Sunday, November 2, 2014

MoMath: The Museum of Mathematics

by Drew Martin
Today I went to MoMath (The Museum of Math) on 26th Street in Manhattan, which looks out onto Madison Square Park, and is just a block south of MoSex (The Museum of Sex).

MoMath is a very engaging, hands-on, and very kids-friendly place. On top of that I do not think I have ever encountered such nice and involved staff.


MoMath is chockfull of interactive areas and displays, most of which have a kid-level attraction with a math professor thinking behind them, which means you get toddlers intuitively interacting with installations while their parents join in on a higher level.

MoMath occupies two floors: 0 at ground level, and -1 in the basement. Highlights include two, square-wheeled tricycles that ride smoothly over a bumpy surface made of radiating arches, and an illuminated floor maze that does not seem like much of a challenge until you realize you have to follow one rule to get to the finish point: no left turns.

I also loved a polypaint area, which has a traditional easel with little illuminated cans that the user dips a big paintbrush/stylus into and then applies that selection to a blank canvas (an interactive flat screen monitor). Unlike what you might anticipate to happen, the stroke gets translated into patterns and soon enough the canvas is rich with colors and sets of curves and lines.

One thing I really appreciated was how the details of the museum extended into the bathrooms: the two sinks in the men's room (pictured bottom) are pentagons at the surface level but triangles at the drain. There is also an advanced pattern with tiles on the wall. 


MoMath does a really good job making math-inspired interactive displays. If I were to add something it would probably be a display that could show how the various number systems work including Arabic, Roman, and Mayan numbers. Maybe there could be something like a wired abacus that would show the calculations behind the movements of the beads.

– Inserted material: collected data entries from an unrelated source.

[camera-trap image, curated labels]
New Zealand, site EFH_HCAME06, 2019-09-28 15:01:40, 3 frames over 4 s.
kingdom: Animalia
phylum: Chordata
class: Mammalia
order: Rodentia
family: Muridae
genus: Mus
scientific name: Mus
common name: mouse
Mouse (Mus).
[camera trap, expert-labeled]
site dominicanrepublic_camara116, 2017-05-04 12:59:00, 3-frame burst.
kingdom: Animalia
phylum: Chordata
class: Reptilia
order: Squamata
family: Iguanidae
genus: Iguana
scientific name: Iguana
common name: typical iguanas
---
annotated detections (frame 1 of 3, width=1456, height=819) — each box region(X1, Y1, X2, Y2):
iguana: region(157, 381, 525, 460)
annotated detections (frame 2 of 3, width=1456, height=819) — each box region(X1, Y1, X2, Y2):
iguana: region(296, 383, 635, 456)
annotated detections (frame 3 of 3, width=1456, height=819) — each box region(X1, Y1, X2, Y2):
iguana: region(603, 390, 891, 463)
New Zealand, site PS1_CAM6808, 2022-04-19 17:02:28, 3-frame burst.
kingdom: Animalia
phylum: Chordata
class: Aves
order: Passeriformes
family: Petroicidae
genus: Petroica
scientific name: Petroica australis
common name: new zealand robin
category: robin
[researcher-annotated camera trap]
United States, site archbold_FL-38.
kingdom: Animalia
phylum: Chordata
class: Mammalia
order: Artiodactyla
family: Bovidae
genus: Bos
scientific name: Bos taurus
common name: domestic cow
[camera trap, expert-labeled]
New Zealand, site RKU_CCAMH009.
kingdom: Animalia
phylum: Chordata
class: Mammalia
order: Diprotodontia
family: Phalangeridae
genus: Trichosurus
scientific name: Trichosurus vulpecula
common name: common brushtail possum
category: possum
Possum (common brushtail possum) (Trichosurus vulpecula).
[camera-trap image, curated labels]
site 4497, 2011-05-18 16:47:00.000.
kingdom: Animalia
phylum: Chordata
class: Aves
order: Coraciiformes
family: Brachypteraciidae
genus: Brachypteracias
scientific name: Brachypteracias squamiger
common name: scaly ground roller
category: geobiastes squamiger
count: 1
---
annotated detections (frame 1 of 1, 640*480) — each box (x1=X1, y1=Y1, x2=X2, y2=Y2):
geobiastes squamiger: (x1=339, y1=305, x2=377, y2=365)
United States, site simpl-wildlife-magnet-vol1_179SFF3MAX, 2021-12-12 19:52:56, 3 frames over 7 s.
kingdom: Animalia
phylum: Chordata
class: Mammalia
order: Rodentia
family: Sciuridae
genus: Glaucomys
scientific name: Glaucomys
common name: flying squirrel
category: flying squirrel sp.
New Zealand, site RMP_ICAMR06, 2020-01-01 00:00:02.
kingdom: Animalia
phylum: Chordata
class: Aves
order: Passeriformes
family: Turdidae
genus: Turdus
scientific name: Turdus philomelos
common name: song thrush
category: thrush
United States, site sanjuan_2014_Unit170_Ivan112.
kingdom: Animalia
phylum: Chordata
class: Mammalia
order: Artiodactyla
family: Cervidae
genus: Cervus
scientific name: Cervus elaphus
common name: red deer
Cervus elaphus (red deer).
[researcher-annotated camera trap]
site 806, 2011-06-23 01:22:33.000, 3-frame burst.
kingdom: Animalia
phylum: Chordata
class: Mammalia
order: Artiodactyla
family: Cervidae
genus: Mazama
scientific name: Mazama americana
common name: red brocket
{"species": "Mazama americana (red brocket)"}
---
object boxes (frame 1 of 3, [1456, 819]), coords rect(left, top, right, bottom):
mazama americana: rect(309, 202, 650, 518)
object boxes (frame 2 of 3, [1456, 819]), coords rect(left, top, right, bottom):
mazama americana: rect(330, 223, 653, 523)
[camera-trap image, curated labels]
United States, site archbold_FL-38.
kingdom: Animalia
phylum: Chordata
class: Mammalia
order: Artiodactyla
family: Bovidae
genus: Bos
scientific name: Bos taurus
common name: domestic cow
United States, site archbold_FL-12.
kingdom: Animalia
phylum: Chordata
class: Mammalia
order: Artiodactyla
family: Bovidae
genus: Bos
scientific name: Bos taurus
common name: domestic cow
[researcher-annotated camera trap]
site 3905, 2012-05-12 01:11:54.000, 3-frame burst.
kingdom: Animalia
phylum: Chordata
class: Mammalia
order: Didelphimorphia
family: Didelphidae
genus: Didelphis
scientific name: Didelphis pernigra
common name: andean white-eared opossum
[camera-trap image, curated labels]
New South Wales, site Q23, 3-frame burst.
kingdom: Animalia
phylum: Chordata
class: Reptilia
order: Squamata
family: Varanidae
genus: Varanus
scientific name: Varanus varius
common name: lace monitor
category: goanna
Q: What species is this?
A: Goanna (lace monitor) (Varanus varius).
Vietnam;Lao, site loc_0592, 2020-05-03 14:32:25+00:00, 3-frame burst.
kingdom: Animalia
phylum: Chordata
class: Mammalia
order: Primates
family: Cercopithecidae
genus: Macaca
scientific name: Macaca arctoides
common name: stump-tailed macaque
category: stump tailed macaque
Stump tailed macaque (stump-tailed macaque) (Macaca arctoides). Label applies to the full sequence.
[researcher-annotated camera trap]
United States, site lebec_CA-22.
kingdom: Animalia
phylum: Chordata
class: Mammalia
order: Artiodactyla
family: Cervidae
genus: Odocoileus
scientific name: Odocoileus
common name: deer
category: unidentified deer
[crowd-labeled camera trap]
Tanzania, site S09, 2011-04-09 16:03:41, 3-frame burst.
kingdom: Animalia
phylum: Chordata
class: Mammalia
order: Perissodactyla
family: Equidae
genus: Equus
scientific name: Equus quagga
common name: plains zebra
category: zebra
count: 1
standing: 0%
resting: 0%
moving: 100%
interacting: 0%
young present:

I see that the gallery section of the MoMath website has an interesting video series, called 
Math Encounters that I would like to watch. All three posted videos are all at least an hour and 15 minutes long:

1. Naked Geometry (81:01) 

2. Knot Theory, Experimental Mathematics, and 3D Printing (75:39)

3. Change of Perspective: How Math Helps Us See the World Differently (82:09) 

The second video, including knot theory reminds me of a guy I once sat next to on a flight returning to college. He was reading a tome titled On Knots. My understanding of knots was limited to boy scout hitches and so I did not think much more about them. I assumed Knots was an old English author I did not know about so I asked him who Knots was. Much to his amusement, he explained the math behind knot theory.

Here is the first paragraph of Wikipedia's first paragraph on this subject:


In topology, knot theory is the study of mathematical knots. While inspired by knots which appear in daily life in shoelaces and rope, a mathematician's knot differs in that the ends are joined together so that it cannot be undone. In mathematical language, a knot is an embedding of a circle in 3-dimensional Euclidean space, R3 (since we're using topology, a circle isn't bound to the classical geometric concept, but to all of its homeomorphisms). Two mathematical knots are equivalent if one can be transformed into the other via a deformation of R3 upon itself (known as an ambient isotopy); these transformations correspond to manipulations of a knotted string that do not involve cutting the string or passing the string through itself.